A decision to end the asset purchases, which make up a practice known as quantitative easing, was widely expected alongside a signal for interest-rate rises, though some economists had been looking for policy makers to leave the door open to a half-point, or 50 basis point move, in July.

In its policy statement following a meeting in Amsterdam, the ECB Governing Council said it expected to raise rates again in September, with the size of the move to depend on an updated medium-term inflation outlook. “If the medium-term inflation outlook persists or deteriorates, a larger increment will be appropriate at the September meeting,” they said.

“We suspect this means they expect a 50 [basis point] hike to be needed at that point” in September, said Andrew Kenningham, chief Europe economist at Capital Economics, in a note. ” This would be in line with what investors are currently pricing in and in line with our prior view, albeit we had previously penciled in the 50bp hike coming in July rather than September.”

Beyond September, the ECB said it anticipates that a “gradual but sustained path of further increases in interest rates will be appropriate.”

The ECB said inflation pressures “have broadened and intensified, with prices for many goods and services increasing strongly.” Eurosystem staff revised their baseline inflation projections up significantly, the ECB said, indicating inflation will remain “undesirably elevated for some time.”

“High inflation is a major challenge for all of us. The Governing Council will make sure that inflation returns to its 2% target over the medium term,” the ECB said.

The new staff projections see annual inflation at 6.8% in 2022, declining to 3.5% in 2023 and 2.1% in 2024 — higher than in the March projections.
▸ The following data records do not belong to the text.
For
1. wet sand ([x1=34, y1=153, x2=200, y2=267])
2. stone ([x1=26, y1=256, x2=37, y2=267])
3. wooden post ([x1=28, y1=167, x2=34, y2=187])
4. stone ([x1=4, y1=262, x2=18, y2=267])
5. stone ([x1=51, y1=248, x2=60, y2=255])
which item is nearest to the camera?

The euro fluctuated in the wake of the announcement before finding its footing to rise 0.2% versus the U.S. dollar EURUSD, +0.40% to $1.0745. The euro has tumbled more than 5% versus the U.S. currency in 2022 as the Federal Reserve moved early this year to end its bond buying and begin lifting interest rates.

European government bonds sold off, driving up yields.

The yield on the 10-year German bund TMBMKDE-10Y, 1.458% jumped 6 basis points to 1.421%, hovering at a level not seen since 2015. The yield on the Italian 10-year bond TMBMKIT-10Y, 3.557% surged 11 basis points to 3.473%, hovering around levels not seen since 2018.